**Supplied data:**
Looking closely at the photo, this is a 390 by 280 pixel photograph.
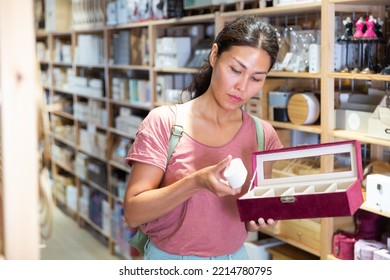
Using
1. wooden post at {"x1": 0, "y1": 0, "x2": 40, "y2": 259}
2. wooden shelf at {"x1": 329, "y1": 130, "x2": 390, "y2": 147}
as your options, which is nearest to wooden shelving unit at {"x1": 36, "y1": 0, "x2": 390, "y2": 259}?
wooden shelf at {"x1": 329, "y1": 130, "x2": 390, "y2": 147}

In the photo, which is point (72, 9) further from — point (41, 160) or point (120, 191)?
point (41, 160)

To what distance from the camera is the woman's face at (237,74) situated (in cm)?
154

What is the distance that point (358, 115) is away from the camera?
2348mm

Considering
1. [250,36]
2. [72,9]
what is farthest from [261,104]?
[72,9]

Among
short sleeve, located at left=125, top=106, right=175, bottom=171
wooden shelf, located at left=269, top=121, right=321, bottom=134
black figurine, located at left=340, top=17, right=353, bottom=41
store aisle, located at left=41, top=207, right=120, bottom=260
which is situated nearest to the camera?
short sleeve, located at left=125, top=106, right=175, bottom=171

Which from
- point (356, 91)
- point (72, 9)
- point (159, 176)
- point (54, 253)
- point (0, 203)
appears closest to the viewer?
point (0, 203)

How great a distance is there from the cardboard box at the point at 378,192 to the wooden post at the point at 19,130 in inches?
60.2

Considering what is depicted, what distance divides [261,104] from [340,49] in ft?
1.68

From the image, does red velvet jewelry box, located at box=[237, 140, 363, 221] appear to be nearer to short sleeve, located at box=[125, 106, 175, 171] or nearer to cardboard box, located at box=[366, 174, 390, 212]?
short sleeve, located at box=[125, 106, 175, 171]

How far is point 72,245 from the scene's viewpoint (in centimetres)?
461

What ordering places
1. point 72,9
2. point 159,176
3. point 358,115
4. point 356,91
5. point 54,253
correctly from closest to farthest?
point 159,176 → point 358,115 → point 356,91 → point 54,253 → point 72,9

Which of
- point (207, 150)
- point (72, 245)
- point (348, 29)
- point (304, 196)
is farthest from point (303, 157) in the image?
point (72, 245)

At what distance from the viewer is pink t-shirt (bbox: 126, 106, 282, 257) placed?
1.50 m

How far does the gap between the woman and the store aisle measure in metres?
2.72
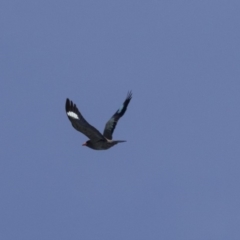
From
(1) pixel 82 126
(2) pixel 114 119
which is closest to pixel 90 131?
(1) pixel 82 126

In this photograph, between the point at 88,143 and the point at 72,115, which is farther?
the point at 88,143

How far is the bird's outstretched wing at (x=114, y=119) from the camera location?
60.1m

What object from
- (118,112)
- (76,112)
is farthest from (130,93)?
(76,112)

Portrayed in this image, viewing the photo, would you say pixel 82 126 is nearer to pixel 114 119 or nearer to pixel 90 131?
pixel 90 131

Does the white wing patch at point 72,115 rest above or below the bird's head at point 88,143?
above

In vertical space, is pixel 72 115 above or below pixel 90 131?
above

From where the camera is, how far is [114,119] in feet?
201

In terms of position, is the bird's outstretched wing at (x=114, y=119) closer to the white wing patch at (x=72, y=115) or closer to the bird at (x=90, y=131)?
the bird at (x=90, y=131)

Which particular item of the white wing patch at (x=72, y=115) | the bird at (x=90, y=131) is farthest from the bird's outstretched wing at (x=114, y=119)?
the white wing patch at (x=72, y=115)

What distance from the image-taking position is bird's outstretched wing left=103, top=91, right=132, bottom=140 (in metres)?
60.1

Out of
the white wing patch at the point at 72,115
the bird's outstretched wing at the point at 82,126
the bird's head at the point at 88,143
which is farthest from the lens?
the bird's head at the point at 88,143

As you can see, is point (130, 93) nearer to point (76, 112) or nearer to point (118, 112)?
point (118, 112)

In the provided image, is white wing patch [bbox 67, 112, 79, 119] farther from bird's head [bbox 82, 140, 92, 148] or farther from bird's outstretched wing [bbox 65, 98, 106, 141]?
bird's head [bbox 82, 140, 92, 148]

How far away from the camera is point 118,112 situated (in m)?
62.1
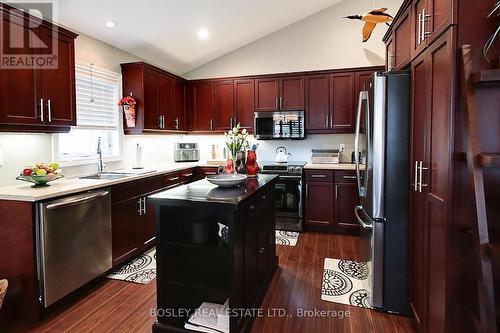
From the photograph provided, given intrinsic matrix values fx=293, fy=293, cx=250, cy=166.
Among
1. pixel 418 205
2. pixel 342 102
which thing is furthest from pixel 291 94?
pixel 418 205

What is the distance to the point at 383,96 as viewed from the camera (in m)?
2.23

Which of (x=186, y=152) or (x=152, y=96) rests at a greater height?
(x=152, y=96)

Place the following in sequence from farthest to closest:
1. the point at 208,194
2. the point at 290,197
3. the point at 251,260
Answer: the point at 290,197
the point at 251,260
the point at 208,194

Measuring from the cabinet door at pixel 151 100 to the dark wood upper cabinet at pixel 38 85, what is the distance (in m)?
1.14

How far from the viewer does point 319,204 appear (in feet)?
13.9

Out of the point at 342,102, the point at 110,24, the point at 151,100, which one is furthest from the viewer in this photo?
the point at 342,102

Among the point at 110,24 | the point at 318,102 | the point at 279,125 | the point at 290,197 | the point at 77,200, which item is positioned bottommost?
the point at 290,197

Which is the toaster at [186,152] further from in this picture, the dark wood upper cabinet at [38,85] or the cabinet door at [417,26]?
the cabinet door at [417,26]

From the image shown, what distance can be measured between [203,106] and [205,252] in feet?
11.1

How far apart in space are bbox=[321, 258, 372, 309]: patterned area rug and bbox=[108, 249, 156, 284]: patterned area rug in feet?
5.60

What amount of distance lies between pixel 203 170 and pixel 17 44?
9.43ft

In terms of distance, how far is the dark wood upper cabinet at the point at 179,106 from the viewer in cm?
476

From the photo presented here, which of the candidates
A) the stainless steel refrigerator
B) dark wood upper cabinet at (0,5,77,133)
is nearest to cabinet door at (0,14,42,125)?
dark wood upper cabinet at (0,5,77,133)

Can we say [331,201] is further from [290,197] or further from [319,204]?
[290,197]
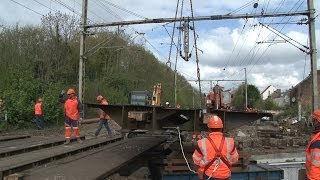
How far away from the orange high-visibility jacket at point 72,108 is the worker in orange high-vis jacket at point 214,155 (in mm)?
8595

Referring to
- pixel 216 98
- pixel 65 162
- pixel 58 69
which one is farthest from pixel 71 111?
pixel 58 69

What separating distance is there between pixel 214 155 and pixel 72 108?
8.89m

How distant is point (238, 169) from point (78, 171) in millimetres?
3974

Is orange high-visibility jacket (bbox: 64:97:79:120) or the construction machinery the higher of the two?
the construction machinery

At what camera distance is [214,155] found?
21.6ft

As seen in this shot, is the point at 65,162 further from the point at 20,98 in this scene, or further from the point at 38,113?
the point at 20,98

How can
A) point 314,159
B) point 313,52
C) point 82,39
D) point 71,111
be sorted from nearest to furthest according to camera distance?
point 314,159 < point 71,111 < point 313,52 < point 82,39

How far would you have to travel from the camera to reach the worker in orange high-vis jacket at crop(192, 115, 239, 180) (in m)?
6.58

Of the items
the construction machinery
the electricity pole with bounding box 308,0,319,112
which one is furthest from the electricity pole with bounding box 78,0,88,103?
the electricity pole with bounding box 308,0,319,112

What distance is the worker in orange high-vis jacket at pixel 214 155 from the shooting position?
6.58 m

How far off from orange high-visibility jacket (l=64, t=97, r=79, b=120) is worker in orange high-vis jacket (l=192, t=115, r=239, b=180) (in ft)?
Answer: 28.2

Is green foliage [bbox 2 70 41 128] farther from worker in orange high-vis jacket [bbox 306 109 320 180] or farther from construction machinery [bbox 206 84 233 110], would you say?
worker in orange high-vis jacket [bbox 306 109 320 180]

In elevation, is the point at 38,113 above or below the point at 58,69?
below

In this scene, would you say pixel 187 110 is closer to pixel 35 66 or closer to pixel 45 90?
pixel 45 90
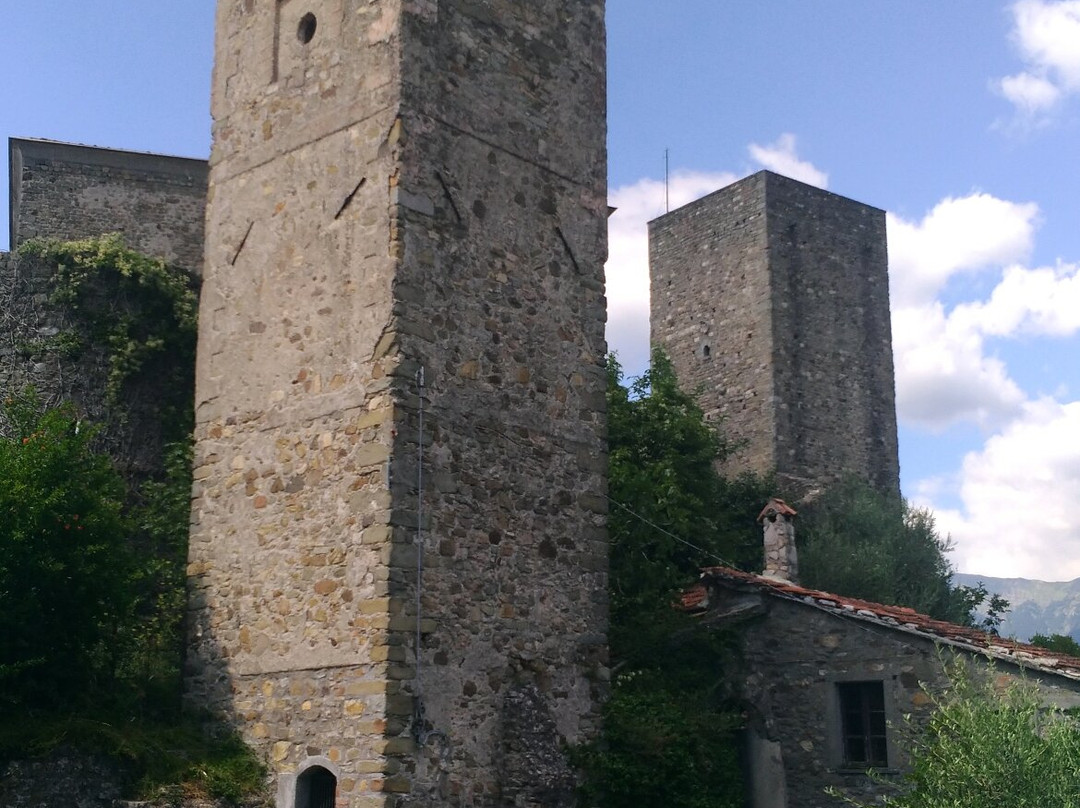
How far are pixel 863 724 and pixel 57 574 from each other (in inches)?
299

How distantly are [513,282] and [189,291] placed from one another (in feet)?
25.1

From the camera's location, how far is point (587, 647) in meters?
12.7

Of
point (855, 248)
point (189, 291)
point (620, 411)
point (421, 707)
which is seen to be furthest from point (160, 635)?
point (855, 248)

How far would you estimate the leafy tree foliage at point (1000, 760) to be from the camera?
1040 cm

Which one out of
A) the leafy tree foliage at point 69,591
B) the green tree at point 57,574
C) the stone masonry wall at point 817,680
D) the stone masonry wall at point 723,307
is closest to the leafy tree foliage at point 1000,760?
the stone masonry wall at point 817,680

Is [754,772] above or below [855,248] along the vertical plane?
below

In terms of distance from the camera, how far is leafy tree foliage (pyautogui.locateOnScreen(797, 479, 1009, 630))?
25158mm

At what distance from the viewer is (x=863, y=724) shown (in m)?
13.9

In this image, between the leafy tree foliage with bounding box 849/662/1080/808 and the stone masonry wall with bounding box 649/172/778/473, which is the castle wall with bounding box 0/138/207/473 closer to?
the leafy tree foliage with bounding box 849/662/1080/808

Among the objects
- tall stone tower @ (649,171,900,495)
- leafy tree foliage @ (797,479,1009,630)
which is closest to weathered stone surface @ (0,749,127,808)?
leafy tree foliage @ (797,479,1009,630)

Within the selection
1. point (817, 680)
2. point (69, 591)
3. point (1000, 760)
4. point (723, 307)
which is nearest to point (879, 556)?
point (723, 307)

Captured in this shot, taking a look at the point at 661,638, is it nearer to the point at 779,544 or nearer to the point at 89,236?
the point at 779,544

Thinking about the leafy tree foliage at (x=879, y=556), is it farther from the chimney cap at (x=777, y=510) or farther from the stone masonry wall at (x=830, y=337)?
the chimney cap at (x=777, y=510)

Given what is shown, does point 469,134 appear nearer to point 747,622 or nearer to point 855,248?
point 747,622
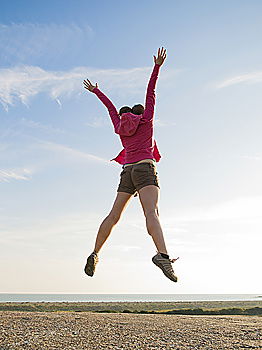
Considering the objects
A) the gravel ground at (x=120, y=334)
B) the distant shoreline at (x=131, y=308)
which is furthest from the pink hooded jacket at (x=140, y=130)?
the distant shoreline at (x=131, y=308)

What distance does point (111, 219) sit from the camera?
716 cm

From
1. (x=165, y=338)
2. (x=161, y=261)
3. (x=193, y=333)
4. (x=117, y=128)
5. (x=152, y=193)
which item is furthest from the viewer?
(x=193, y=333)

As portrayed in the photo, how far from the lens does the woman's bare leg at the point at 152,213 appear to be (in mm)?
6613

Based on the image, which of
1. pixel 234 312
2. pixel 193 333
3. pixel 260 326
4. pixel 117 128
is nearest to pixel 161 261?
pixel 117 128

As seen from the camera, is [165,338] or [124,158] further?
[165,338]

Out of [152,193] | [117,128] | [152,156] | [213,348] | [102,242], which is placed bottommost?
[213,348]

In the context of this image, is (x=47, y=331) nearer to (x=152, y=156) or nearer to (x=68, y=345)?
(x=68, y=345)

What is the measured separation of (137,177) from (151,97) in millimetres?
1324

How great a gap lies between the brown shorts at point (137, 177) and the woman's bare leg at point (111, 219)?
0.42 feet

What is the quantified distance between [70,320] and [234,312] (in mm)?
12307

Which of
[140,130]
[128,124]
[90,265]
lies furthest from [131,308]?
[128,124]

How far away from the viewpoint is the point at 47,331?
8258 millimetres

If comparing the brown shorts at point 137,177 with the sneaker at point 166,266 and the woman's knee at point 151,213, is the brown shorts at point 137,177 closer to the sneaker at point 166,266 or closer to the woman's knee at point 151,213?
the woman's knee at point 151,213

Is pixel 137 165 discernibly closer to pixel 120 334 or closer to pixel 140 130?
pixel 140 130
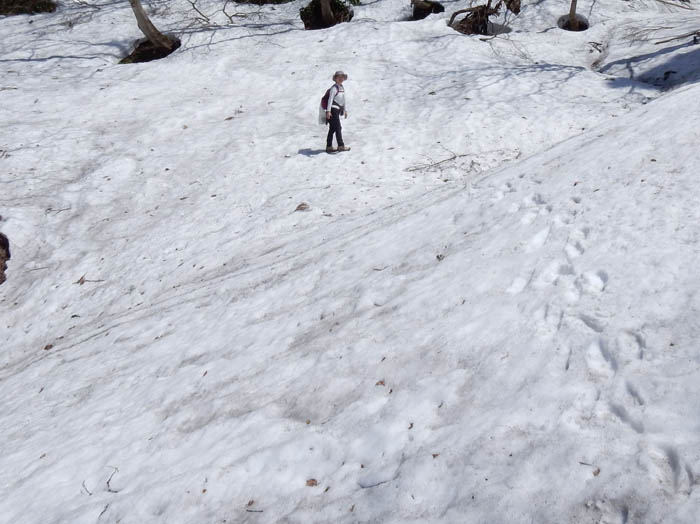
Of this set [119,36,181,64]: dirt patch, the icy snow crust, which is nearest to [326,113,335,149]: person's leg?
the icy snow crust

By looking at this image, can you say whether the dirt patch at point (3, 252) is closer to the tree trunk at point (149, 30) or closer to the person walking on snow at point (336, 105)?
the person walking on snow at point (336, 105)

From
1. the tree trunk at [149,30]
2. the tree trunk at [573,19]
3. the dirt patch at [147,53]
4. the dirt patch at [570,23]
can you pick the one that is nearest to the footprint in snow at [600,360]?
the tree trunk at [573,19]

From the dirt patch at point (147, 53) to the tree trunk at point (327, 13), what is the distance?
530 cm

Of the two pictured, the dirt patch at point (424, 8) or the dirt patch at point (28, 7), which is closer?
the dirt patch at point (424, 8)

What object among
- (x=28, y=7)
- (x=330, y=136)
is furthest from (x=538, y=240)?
(x=28, y=7)

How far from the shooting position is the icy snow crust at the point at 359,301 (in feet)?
→ 10.8

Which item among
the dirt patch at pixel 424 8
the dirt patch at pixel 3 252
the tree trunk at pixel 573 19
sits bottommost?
the dirt patch at pixel 3 252

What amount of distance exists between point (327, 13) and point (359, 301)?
1526 centimetres

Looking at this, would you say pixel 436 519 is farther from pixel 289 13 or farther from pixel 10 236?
pixel 289 13

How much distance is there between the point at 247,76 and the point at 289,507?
1353 centimetres

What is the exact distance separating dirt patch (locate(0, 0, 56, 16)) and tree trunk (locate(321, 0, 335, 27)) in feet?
35.4

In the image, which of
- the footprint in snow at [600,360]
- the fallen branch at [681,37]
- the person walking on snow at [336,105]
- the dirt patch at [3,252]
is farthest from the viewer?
the fallen branch at [681,37]

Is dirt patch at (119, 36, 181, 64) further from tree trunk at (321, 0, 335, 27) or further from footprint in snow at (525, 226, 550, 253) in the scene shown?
footprint in snow at (525, 226, 550, 253)

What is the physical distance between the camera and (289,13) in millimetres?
19125
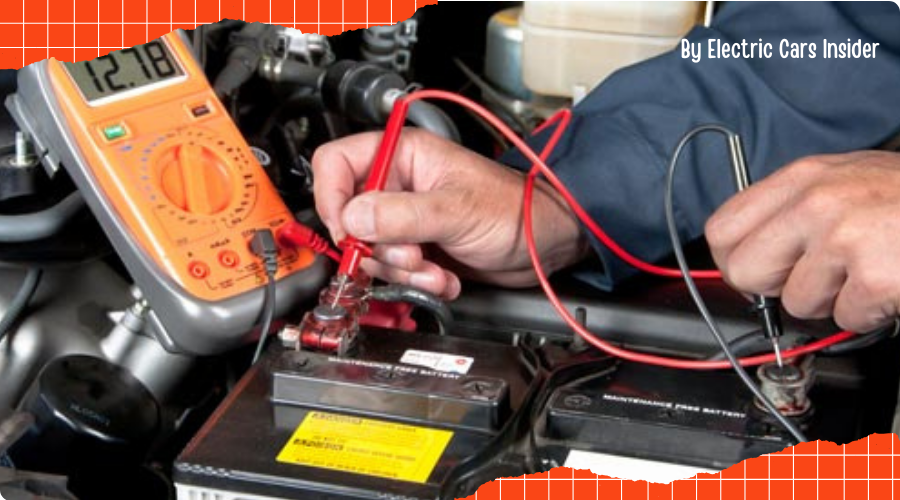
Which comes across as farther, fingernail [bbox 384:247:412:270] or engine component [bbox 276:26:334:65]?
engine component [bbox 276:26:334:65]

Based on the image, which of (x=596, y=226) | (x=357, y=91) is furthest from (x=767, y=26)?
(x=357, y=91)

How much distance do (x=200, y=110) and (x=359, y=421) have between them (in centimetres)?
32

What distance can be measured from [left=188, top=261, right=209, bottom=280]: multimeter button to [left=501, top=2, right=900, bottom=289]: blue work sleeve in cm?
36

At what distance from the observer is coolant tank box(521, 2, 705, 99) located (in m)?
1.41

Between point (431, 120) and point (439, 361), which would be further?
point (431, 120)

**Goal:**
Extract every line from the one containing "Based on the image, which of (x=596, y=226)" to the end of the entries, including both of those lines, exactly as given and with nothing added.

**Full solution:**
Based on the image, which of (x=596, y=226) | (x=357, y=91) is furthest from (x=767, y=26)?
(x=357, y=91)

How much distance do (x=200, y=110) and (x=359, y=421) have between them (in centimetres)?
32

What distance can be measured from [left=188, top=261, right=209, bottom=280]: multimeter button to [left=501, top=2, right=900, bottom=289]: blue work sleeve in cm?
36

At what distance from the observer is coolant tank box(521, 2, 705, 99) located (in m)?
1.41

Between point (431, 120) and point (439, 361), which would be further?
point (431, 120)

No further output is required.